Diabetic cardiomyopathy (DCM) constitutes a prevalent and severe complication arising from type 2 diabetes, posing a notable risk factor for cardiovascular disease. Patients diagnosed with diabetes are two to three times more susceptible to cardiovascular complications when compared to non-diabetic patients. Adverse cardiovascular events in patients with diabetes are associated with significantly poorer prognoses than those in non-diabetic patients. Trimetazidine (TMZ), recognized for its role in modulating myocardial energy metabolism, exerts regulatory control over free fatty acids (FFA) by inhibiting long-chain 3-KAT within mitochondrial β-oxidation. This inhibition enhances aerobic glucose oxidation, diminishes myocardial fatty acid utilization, sustains adenosine triphosphate (ATP) levels, and optimizes myocardial energy metabolism.

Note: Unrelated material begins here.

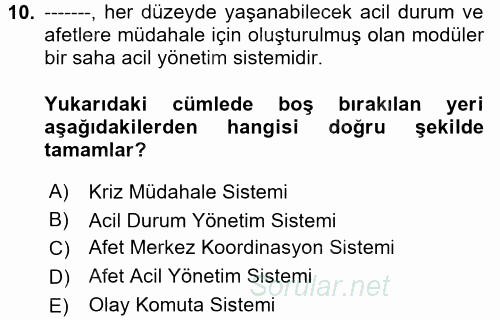 Acil Durum Bilgisi ve Yönetimine Giriş 2017 - 2018 Ara Sınavı 10.Soru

Clinical attention in recent years has focused on trimetazidine, with emerging studies indicating its potential benefits for diabetic cardiomyopathy. However, the precise mechanism remains unclear due to the multifaceted and intricate pathogenesis of diabetic cardiomyopathy, involving factors such as insulin resistance, lipotoxicity, oxidative stress, mitochondrial dysfunction, inflammatory reactions, impaired calcium regulation, endoplasmic reticulum stress, and apoptosis. Based on the conducted research, TMZ is reported to possess various cardiovascular protective mechanisms, with some studies indicating its direct enhancement of myocardial energy metabolism for cell protection.1 Additionally, TMZ exerts an indirect antioxidant effect, impeding myocardial fibrosis, apoptosis, and promoting autophagy.2,3 In particular, severe endoplasmic reticulum stress may induce persistent or excessive protein misfolding, activating the caspase-12-dependent pathway, and thereby playing a distinctive role in the apoptotic process. Therefore, this experiment is conducted to investigate the impact of TMZ on myocardial damage in db/db mice exhibiting diabetic cardiomyopathy and further explore the mechanism.